From a theoretical standpoint, if the higher ProsperScore leads to lower Borrower Rate and Borrower Annual Percentage Rate that means the Prosper Score is being used alongside the Credit Grade in determing a person’s creditworthiness.

**Business Insight**

Since the most important assest of a P2P lending Organization is its ability in using its tool to determine a borrower’s creditworthiness as accurate as possible. The organization would be more confident to market its organization as a great investment for investor to invest in hence leading to more borrower and higher market capitilization and boost revenue growth.

# **Feature Engineering for the selected features**

In [67]:
from sklearn.preprocessing import OneHotEncoder

#creating instance of one-hot-encoder
encoder = OneHotEncoder(handle_unknown='ignore')

#perform one-hot encoding on 'LoanStatus' column 
encoder_loann = pd.DataFrame(encoder.fit_transform(loann[['LoanStatus']]).toarray())

#merge one-hot encoded columns back with original DataFrame
final_loann = loann.join(encoder_loann)

#view final df
print(final_loann)

First, we will check the original values for the LoanStatus columns in order to have a better idea what to replace with later on after one-hot encoding.

In [68]:
final_loann.LoanStatus.value_counts()

Checking the dataframe to see how the one-hot encoded columns look like

In [69]:
final_loann.head()

Notice that 12 new columns were added to the DataFrame since the original ‘LoanStatus’ column contained 12 unique values.

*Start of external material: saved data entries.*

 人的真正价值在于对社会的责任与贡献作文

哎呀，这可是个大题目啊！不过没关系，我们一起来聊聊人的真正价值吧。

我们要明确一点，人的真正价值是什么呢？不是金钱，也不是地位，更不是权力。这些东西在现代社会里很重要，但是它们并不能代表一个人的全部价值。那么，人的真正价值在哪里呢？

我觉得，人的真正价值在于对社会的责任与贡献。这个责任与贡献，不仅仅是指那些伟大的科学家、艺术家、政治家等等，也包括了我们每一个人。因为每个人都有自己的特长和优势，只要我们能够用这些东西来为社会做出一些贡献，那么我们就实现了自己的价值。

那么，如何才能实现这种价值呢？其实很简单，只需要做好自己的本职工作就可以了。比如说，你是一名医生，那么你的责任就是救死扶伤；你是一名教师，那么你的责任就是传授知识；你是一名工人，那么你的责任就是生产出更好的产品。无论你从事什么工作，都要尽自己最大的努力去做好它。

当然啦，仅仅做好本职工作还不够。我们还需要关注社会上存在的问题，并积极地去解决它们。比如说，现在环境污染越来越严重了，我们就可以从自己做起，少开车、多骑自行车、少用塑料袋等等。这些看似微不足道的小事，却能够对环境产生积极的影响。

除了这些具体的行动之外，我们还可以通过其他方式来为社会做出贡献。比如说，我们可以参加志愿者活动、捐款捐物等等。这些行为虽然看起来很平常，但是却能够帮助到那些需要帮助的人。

## **Drop the Original Categorical Variable**

Lastly, we can drop the original ‘team’ variable from the DataFrame since we no longer need it:

In [70]:
final_loann.drop('LoanStatus', axis=1, inplace=True)

In [71]:
final_loann.head()

We can see that the LoanStatus column has been dropped from the dataframe.

### We could also rename the columns of the final DataFrame to make them easier to read

In [72]:
print(final_loann)

In [73]:
#rename columns
final_loann.columns = ['Term', 'LoanOriginalAmount','BorrowerAPR', 'BorrowerRate', 'LenderYield','ListingCategory', 'year' ,'IncomeRange', 'StatedMonthlyIncome', 'EmploymentStatus', 'BorrowerState','DebtToIncomeRatio' ,'Occupation', 'CreditGrade', 'ProsperRating (Alpha)', 'ProsperScore', 'CreditScore','BorrowerType','LoanStatus-Current','LoanStatus-Completed','LoanStatus-ChargedOff','LoanStatus-Defaulted','LoanStatus-1-15past','LoanStatus-31-60past','LoanStatus-61-90past','LoanStatus-91-120past','LoanStatus-16-30past','LoanStatus-Inprogress','LoanStatus>120','LoanStatus-Cancelled']

In [74]:
final_loann.columns

In [75]:
final_loann.head()

The one-hot encoding is complete and we can now feed this pandas DataFrame into any machine learning algorithm that we’d like.